John Campbell Merriam (October 20, 1869 - October 30, 1945) was an American paleontologist. The first vertebrate paleontologist on the West Coast of the United States, he is best known for his taxonomy of vertebrate fossils at the La Brea Tar Pits in Los Angeles, particularly with the genus Smilodon, more commonly known as the sabertooth cat.

Biography

He was born in Hopkinton, Iowa the son of the postmaster and proprietor of a general store. As a young man, he began collecting Paleozoic invertebrate fossils near his Iowa home. He received a bachelors degree from Lenox College in Iowa, then went to the University of California to study geology and botany under Joseph Le Conte. He later went to Munich, Germany to study under the famous paleontologist Karl von Zittel. In 1894 he returned to the U.S. and joined the faculty at the University of California, teaching and performing research in both vertebrate and invertebrate paleontology.

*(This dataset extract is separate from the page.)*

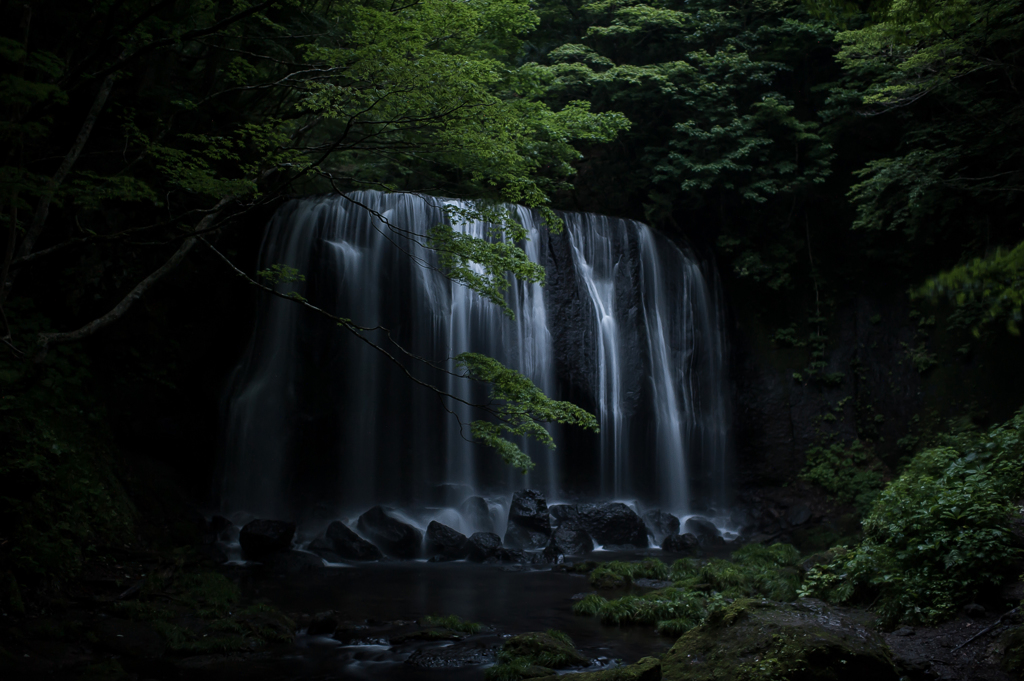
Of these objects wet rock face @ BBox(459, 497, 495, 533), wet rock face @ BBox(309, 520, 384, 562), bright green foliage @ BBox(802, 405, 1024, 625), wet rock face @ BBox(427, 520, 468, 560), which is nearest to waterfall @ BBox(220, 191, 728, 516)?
wet rock face @ BBox(459, 497, 495, 533)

In 1901 one of his lectures on paleontology inspired the young Annie Montague Alexander, who financed and took part in his expedition that year to Fossil Lake in Oregon. Alexander, who went on to a lifelong career as a paleontological benefactress, financed his subsequent expeditions to Mount Shasta in 1902 and 1903, as well as his famous 1905 Saurian Expedition to the West Humboldt Range in Nevada. During this expedition Merriam unearthed 25 specimens of ichthyosaur, many of them considered the finest every found.

In 1912 he was appointed chairman of the Department of Paleontology at the University of California. That same year he began his famous studies of vertebrates at the La Brea Tar Pits. He and his students categorized many of the vertebrate fossils found at the site. The smilodon was later established as the California state fossil.

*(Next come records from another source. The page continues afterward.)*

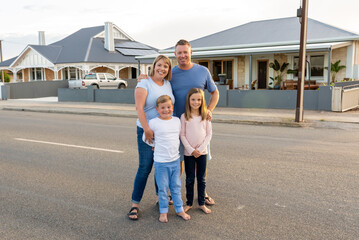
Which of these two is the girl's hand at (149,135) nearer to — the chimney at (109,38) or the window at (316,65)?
the window at (316,65)

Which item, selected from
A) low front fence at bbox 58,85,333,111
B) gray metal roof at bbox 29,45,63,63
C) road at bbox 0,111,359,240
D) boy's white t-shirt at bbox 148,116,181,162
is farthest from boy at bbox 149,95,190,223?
gray metal roof at bbox 29,45,63,63

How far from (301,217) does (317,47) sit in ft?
51.6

In 1918 he co-founded the Save-the-Redwoods League, which began significant preservation efforts after Merriam traveled the Redwood areas of Humboldt County, California in 1922 seeking to spare its old-growth the effects of logging he witnessed in Redwood forests closer to San Francisco.

In 1920 he was appointed dean of faculties, but he left that same year to become president of the Carnegie Institution in Washington, D.C.. He departure caused the university to combine the Paleontology Department with the Geology Department, angering Merriam's benefactress, Annie Alexander, who subsequently founded and endowed the university's Museum of Paleontology. As the head of Carnegie Institution, Merriam's administrative duties led to a reduction in his research for the rest of his career. He accomplishments as president included helping advance the educational programs of the National Park Service, as well as helping to preserve the California redwoods.

Merriam was a founding member of the Galton Society and cautious political supporter of eugenics.